**AIM 1**
In the book description below, at which university does Christine Leigh Heyrman hold a professorship?

**TEXT SHOWN**
◇ ◇ ◇ ◇ ◇ ◇ ◇

Descriptions, Reviews, Etc.
Publisher Description:

The surprising tale of the first American Protestant missionaries to proselytize in the Muslim world

In American Apostles, the Bancroft Prize-winning historian Christine Leigh Heyrman chronicles the first fateful collision between American missionaries and the diverse religious cultures of the Levant. Pliny Fisk, Levi Parsons, Jonas King: though virtually unknown today, these three young New Englanders commanded attention across the United States two hundred years ago. Steeped in the biblical prophecies of evangelical Protestantism, these boys became the founding members of the Palestine mission and ventured to Ottoman Turkey, Egypt, and Syria, where they sought to expose the falsity of Muhammad's creed and to restore these bastions of Islam to true Christianity.

The missionaries thrilled Americans with tales of crossing the Sinai on camel, sailing up the Nile, and exploring Jerusalem, but their journals tell a different story, revealing that their missions did not go according to plan. Instead of converting the Middle East, the members of the Palestine mission themselves experienced spiritual challenges; some of the missionaries developed a cosmopolitan curiosity about Islam while others devised images of Muslims that would fuel the first wave of Islamophobia in the United States. American Apostles brings to life evangelicals' first encounters with the Middle East. The mission promised Americans a more accurate understanding of Islam, but it bolstered a more militant Christianity.


Contributor Bio(s): Heyrman, Christine Leigh: - Christine Leigh Heyrman is the Robert W. and Shirley P. Grimble Professor of American History at the University of Delaware. She is the author of Commerce and Culture: The Maritime Communities of Colonial Massachusetts, 1690-1750 and Southern Cross: The Beginnings of the Bible Belt, winner of the 1998 Bancroft Prize.

◇ ◇ ◇ ◇ ◇ ◇ ◇

[Data listing]
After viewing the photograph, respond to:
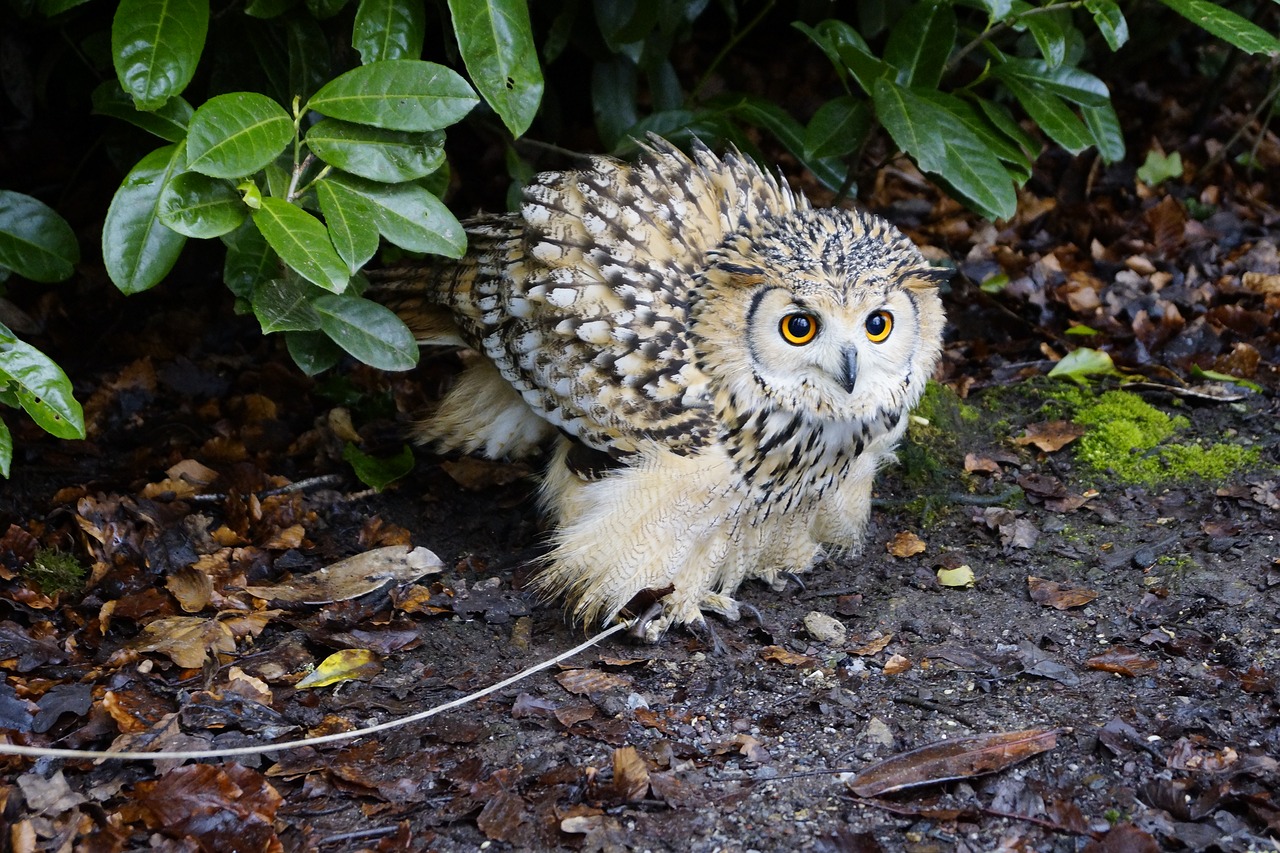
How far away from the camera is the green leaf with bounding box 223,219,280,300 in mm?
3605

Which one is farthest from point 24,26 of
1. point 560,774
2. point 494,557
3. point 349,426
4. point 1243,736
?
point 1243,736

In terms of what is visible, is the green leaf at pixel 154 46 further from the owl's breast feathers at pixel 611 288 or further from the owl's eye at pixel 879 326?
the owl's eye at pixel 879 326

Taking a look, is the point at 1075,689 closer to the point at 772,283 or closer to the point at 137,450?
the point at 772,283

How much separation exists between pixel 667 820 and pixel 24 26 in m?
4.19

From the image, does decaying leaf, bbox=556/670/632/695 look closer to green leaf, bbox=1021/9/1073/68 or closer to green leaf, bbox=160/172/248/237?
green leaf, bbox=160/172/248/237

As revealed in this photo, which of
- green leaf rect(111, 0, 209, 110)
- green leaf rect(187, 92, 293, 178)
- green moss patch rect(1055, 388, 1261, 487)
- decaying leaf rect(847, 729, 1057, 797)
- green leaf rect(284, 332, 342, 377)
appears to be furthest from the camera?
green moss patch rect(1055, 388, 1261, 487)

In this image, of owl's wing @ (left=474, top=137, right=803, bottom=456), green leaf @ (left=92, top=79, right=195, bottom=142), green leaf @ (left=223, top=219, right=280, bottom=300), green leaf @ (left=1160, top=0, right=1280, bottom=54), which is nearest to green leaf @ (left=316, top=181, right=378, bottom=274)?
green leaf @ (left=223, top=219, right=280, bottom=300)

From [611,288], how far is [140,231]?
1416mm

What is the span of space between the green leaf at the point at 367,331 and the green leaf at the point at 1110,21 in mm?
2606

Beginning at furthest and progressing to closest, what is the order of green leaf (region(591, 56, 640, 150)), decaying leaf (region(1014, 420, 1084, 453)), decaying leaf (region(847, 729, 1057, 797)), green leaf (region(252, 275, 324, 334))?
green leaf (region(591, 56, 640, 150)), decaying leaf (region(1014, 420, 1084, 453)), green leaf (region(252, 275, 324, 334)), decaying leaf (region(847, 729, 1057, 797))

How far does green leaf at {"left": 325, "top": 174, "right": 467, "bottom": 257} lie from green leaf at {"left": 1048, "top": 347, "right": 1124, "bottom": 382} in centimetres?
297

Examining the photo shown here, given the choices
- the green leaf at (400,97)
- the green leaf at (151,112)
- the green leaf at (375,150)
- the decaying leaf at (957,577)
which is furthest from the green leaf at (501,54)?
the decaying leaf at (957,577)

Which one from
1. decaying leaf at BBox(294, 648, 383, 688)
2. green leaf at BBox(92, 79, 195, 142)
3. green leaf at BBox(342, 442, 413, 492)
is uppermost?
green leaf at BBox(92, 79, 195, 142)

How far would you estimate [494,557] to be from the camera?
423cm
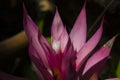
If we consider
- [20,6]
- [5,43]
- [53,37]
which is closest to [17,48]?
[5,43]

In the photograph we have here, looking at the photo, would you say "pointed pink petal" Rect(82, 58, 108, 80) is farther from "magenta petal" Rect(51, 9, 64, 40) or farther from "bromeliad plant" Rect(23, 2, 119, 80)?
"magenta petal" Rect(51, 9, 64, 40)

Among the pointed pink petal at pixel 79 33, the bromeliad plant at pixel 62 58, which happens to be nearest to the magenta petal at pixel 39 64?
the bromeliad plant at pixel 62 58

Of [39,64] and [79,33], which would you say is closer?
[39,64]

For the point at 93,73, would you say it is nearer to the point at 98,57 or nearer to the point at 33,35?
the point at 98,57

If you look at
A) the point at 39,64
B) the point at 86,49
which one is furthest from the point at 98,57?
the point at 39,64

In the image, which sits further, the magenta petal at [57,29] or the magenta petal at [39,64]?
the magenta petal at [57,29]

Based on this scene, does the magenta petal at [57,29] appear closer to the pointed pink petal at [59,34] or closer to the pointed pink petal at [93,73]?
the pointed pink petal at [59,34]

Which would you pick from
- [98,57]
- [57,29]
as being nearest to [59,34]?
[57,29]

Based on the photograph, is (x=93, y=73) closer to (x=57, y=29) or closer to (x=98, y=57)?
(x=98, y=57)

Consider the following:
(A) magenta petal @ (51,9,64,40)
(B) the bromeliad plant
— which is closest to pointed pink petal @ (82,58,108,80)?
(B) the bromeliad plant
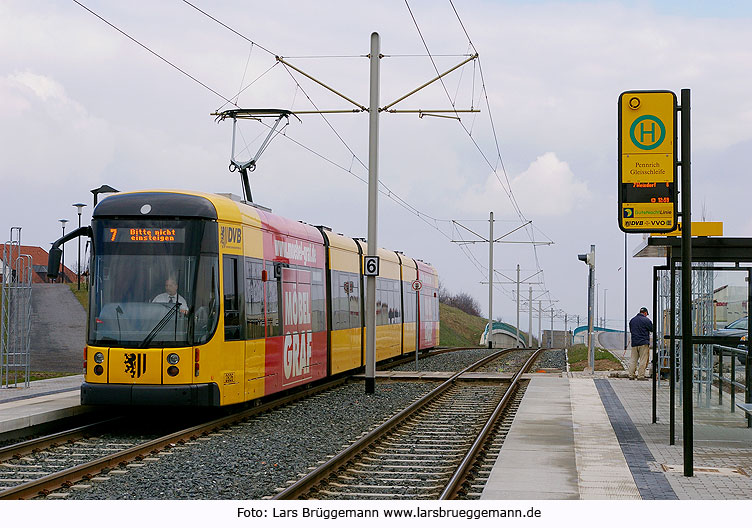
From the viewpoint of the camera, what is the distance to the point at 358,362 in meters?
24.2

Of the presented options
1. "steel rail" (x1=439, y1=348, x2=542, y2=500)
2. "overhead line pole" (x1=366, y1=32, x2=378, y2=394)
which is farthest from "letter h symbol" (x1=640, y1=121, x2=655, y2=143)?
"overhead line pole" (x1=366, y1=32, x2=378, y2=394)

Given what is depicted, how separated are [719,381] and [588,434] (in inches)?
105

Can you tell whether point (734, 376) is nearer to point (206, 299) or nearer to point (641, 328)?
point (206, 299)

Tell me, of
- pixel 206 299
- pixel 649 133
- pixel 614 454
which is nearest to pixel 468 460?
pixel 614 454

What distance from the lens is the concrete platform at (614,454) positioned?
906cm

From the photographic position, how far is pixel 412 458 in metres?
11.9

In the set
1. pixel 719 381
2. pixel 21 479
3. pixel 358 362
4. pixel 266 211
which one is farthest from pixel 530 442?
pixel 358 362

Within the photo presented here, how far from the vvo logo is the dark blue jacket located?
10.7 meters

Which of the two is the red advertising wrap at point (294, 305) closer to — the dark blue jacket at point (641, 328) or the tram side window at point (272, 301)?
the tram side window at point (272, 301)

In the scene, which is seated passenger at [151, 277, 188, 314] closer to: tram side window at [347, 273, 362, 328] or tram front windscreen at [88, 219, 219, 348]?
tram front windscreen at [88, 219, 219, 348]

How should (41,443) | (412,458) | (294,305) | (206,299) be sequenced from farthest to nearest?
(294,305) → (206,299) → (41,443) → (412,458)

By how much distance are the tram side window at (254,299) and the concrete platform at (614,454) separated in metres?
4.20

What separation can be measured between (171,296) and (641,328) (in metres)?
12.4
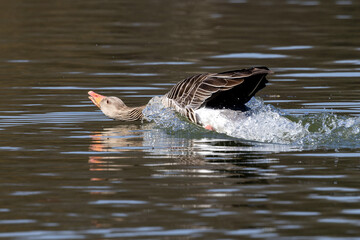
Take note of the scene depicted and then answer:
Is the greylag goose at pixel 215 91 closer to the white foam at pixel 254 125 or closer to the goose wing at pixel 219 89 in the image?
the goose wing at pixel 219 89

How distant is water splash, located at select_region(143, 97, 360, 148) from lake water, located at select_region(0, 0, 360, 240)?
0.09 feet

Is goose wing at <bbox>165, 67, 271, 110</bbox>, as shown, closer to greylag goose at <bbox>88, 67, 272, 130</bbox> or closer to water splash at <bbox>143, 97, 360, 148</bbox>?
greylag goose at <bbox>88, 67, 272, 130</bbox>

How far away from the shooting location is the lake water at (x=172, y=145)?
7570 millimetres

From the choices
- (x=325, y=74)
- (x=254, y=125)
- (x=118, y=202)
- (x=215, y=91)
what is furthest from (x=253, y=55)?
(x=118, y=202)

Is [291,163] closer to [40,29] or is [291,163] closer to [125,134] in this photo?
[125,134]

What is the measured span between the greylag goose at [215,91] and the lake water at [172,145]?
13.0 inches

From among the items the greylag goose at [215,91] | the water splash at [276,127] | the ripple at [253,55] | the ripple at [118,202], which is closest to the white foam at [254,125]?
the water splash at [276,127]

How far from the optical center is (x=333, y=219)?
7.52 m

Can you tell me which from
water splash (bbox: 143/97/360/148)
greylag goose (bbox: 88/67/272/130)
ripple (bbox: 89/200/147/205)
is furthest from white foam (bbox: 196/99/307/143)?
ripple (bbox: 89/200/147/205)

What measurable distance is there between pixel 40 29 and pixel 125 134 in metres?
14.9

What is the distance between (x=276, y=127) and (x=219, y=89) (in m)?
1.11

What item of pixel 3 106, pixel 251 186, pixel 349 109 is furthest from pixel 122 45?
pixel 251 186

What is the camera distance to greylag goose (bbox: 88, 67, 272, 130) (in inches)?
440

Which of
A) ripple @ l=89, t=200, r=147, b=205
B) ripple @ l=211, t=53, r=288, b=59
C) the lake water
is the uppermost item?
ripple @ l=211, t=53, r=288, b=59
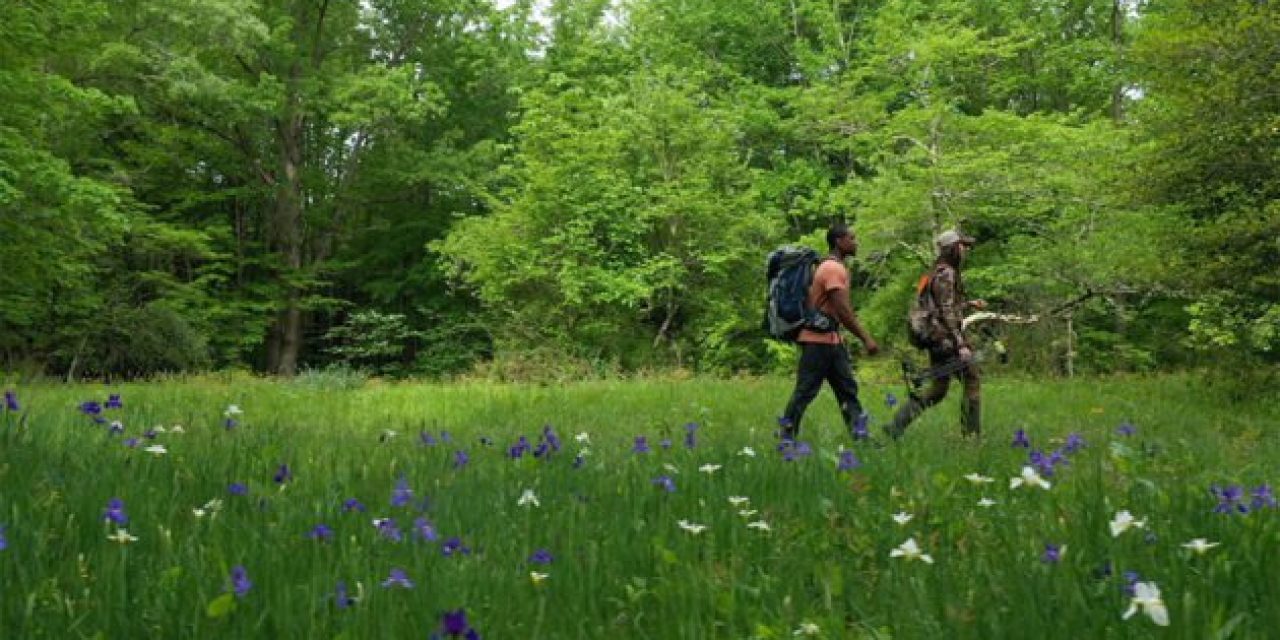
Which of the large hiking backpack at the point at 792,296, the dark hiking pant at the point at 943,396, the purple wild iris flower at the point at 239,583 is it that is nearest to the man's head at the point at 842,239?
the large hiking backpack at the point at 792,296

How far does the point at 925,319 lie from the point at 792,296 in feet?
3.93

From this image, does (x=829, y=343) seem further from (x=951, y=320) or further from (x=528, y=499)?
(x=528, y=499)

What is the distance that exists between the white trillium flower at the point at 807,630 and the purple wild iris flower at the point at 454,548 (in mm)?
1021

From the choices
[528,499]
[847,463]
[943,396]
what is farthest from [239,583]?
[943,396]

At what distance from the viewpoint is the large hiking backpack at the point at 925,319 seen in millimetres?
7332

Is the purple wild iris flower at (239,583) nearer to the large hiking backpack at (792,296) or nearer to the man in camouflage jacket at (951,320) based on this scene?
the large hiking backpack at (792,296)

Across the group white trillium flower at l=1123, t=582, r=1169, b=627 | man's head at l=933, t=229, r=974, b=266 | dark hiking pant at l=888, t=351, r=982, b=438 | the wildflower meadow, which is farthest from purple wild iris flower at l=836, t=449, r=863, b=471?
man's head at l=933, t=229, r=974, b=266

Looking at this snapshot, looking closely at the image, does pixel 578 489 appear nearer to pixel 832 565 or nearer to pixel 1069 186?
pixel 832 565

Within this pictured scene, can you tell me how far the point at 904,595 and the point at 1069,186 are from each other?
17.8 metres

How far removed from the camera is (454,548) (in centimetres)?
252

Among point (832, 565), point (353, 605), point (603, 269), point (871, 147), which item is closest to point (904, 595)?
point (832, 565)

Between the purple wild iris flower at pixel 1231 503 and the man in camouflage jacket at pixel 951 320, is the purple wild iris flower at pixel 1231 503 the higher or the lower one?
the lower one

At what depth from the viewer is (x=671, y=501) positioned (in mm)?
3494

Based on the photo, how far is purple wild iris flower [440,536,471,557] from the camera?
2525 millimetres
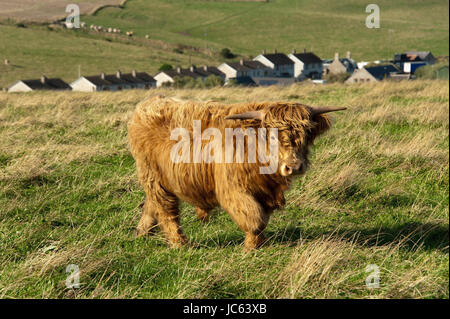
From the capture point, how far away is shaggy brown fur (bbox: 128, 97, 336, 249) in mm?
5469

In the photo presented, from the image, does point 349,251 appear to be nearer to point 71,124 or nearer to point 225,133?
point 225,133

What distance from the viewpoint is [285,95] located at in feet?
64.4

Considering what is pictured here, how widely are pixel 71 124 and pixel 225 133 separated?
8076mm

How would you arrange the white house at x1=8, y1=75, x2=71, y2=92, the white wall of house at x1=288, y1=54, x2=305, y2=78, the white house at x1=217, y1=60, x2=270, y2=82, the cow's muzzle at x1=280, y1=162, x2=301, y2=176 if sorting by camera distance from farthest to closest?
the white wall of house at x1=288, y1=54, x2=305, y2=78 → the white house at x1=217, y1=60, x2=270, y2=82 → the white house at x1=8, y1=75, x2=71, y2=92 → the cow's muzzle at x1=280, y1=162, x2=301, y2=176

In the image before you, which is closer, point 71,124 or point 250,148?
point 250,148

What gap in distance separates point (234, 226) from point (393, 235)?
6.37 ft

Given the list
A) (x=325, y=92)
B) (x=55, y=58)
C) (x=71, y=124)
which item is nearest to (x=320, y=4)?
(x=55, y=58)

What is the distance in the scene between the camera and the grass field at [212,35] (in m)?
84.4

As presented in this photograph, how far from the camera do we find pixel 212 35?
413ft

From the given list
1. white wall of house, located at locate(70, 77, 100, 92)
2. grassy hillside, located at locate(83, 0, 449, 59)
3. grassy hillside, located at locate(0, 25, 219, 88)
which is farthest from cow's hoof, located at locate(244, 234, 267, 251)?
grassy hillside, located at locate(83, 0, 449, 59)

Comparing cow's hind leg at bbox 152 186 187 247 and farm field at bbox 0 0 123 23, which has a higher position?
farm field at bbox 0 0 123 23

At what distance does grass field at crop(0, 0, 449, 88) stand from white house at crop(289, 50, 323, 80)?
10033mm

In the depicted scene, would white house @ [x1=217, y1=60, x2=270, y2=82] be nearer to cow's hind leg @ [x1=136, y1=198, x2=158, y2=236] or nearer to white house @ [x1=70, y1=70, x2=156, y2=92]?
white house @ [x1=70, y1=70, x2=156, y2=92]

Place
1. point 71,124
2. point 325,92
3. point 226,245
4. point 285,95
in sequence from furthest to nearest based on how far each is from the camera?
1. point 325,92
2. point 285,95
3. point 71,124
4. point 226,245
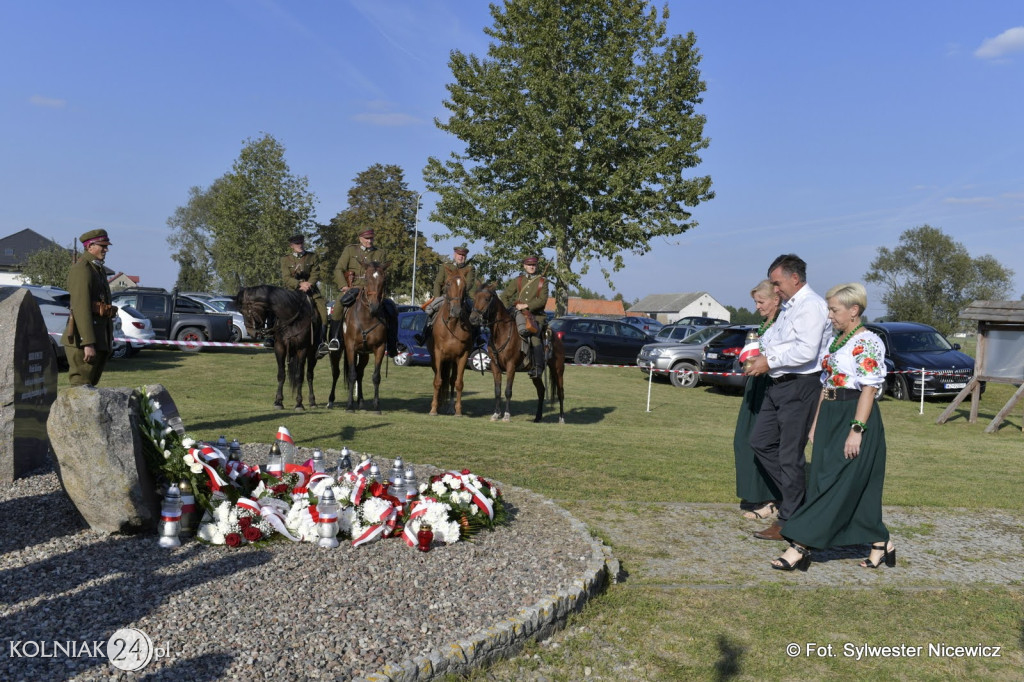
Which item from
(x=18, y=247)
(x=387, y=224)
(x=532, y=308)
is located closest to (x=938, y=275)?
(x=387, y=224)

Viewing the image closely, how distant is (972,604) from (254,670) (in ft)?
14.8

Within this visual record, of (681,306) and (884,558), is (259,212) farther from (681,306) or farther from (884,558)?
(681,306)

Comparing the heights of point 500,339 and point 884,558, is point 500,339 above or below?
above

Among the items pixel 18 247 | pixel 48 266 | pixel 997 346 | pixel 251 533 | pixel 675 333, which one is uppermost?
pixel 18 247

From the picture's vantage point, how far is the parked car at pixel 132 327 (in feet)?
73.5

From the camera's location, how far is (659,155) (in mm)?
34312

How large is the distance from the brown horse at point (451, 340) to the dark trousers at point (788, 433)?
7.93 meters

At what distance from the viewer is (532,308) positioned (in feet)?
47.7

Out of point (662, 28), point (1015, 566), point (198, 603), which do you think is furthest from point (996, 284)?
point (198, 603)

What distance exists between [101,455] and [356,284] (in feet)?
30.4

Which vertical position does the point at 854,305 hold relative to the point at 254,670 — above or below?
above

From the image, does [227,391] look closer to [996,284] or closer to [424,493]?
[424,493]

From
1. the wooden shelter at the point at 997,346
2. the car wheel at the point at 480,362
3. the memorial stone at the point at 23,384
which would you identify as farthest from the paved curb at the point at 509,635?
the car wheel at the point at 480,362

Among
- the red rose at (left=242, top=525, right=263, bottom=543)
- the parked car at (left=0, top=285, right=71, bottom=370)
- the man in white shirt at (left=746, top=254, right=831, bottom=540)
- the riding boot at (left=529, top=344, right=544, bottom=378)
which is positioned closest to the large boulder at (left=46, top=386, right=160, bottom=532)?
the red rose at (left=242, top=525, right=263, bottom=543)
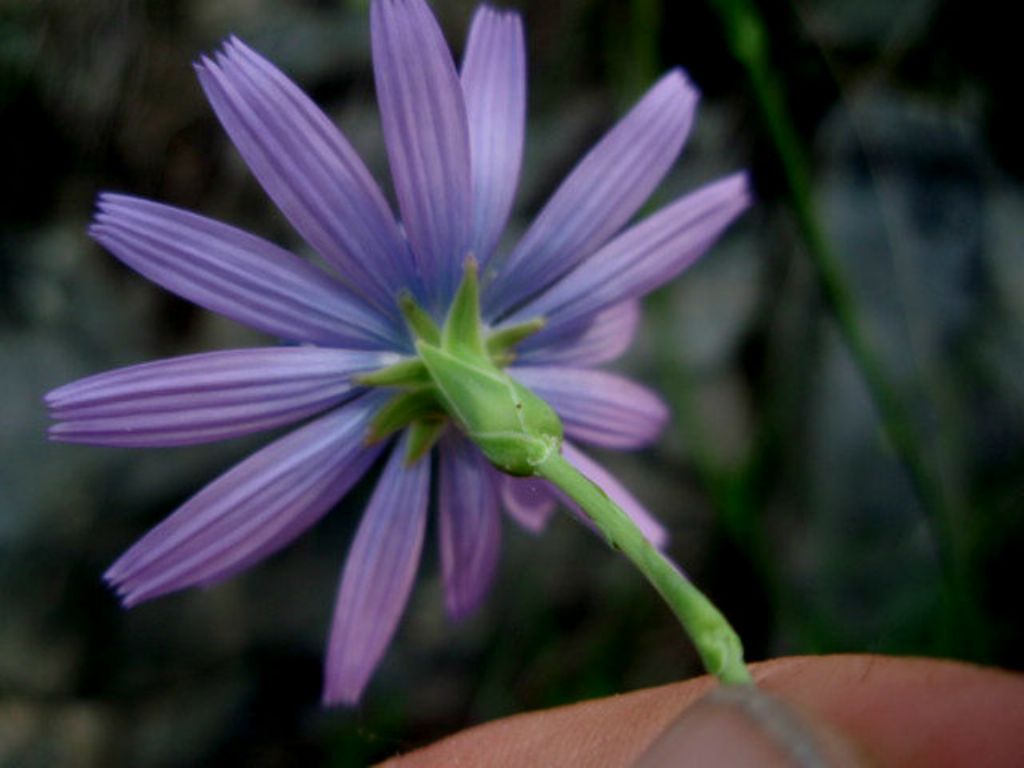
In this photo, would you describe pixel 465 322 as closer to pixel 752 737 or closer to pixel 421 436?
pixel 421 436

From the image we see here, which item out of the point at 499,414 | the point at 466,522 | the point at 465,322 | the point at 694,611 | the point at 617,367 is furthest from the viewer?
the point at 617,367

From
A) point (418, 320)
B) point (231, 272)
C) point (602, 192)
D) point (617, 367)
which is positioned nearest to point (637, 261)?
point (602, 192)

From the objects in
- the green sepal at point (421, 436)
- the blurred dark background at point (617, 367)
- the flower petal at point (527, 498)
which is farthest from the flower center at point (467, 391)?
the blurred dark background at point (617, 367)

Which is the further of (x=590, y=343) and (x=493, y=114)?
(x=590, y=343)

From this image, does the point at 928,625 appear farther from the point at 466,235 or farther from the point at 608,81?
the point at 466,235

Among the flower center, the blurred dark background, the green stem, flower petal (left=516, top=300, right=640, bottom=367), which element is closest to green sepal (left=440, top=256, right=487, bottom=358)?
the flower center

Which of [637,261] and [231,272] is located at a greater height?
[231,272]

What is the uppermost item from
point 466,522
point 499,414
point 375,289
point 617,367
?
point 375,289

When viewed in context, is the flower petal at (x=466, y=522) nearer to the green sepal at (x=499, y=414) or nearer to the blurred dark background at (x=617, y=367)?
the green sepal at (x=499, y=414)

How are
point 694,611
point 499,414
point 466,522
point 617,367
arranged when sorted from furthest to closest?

◇ ◇ ◇ ◇ ◇ ◇ ◇

**AIM 2**
Please count the lines of the data listing above that contain the string "feet", treating case as significant, and reply with the number alone.

**EXPECTED ANSWER 1**
The University of Delaware.

**EXPECTED ANSWER 2**
6